Can the motor brake circuit share the 24 V DC supply with the PLC and I/O?
It is not recommended. Brake coils are inductive loads that generate large voltage spikes when switched off. These transients can corrupt PLC I/O and communication. Use a separate 24 V DC supply for brake circuits, or at minimum install a suppression diode (flyback diode) across the brake coil terminals, and fuse the brake circuit independently.
What is the maximum recommended cable length between a servo drive and motor?
Manufacturer specifications vary, but a general guideline is: motor power cable up to 25 metres without additional EMC filtering, up to 50 metres with a du/dt filter or output reactor on the drive output, and up to 100 metres with a sinusoidal filter. Longer cables increase capacitive load on the drive output stage, increase leakage current through the cable screen, and may trip the drive's earth-fault detection.
What happens if I swap two motor power phases (U, V, W) when wiring a servo motor?

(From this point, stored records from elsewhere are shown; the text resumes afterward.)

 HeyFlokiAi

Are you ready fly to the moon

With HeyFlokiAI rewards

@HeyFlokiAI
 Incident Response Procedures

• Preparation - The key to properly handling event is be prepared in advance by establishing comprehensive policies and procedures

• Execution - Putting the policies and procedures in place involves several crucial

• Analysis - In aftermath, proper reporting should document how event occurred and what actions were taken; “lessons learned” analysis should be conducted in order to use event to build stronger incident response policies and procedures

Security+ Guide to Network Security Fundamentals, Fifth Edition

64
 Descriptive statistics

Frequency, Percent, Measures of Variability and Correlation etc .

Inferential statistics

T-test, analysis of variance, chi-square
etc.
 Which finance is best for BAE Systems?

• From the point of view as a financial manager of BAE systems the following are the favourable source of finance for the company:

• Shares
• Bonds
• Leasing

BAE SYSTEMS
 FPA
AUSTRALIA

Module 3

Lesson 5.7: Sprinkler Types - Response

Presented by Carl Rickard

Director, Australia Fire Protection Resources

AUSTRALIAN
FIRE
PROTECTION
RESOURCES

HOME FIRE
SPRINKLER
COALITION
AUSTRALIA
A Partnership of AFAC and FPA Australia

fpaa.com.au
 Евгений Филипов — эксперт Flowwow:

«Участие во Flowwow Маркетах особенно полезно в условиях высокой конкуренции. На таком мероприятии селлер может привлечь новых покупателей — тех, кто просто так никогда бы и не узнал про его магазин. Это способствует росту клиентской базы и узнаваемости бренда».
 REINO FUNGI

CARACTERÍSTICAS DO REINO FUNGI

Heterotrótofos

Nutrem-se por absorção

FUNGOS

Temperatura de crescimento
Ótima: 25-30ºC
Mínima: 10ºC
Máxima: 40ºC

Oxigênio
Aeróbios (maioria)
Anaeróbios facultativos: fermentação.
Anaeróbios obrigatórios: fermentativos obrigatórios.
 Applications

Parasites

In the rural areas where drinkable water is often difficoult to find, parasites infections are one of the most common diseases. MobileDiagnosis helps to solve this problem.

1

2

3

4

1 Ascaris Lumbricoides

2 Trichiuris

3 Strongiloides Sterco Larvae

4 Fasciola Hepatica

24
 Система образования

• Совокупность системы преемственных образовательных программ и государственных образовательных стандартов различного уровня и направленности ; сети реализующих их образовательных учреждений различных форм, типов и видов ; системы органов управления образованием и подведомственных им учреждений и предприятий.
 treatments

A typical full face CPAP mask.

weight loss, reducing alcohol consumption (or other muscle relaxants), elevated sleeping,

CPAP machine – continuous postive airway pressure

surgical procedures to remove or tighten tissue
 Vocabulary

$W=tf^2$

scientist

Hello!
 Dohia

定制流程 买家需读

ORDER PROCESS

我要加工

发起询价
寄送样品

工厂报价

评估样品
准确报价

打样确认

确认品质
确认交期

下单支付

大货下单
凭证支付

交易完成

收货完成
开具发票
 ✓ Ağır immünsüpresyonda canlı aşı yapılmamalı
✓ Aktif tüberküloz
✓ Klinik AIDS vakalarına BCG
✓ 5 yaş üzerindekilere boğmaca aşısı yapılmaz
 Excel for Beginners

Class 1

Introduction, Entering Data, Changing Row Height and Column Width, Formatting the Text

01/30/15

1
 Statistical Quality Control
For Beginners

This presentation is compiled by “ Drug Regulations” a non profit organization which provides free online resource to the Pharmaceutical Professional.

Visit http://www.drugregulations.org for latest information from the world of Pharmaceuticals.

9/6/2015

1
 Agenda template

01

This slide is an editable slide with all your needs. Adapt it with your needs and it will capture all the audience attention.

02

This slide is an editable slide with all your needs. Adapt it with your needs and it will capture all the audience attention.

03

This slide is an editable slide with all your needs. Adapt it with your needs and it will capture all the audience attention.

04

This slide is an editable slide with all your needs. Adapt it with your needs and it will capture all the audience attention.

Unlike an induction motor where swapping phases simply reverses direction, a servo motor with encoder feedback will fault the drive. The drive expects a specific phase relationship between the motor electrical position (as reported by the encoder) and the commutation sequence. Swapping phases breaks this relationship — the drive will detect a commutation error or runaway condition and trip on fault within milliseconds of enabling.
How do you wire a servo motor to an Arduino?
A standard hobby servo has three wires: power (red), ground (black or brown), and signal (yellow or orange). Connect ground to Arduino GND, power to a 5 V supply (external for high-torque servos), and the signal wire to any PWM pin on the Arduino (e.g., pin 9). In your sketch, include the Servo library, call servo.attach(9), and use servo.write(angle) to set the shaft position between 0° and 180°. Never power multiple large servos from the Arduino's onboard 5 V regulator; use a separate regulated 5 V or 6 V supply with a shared ground reference.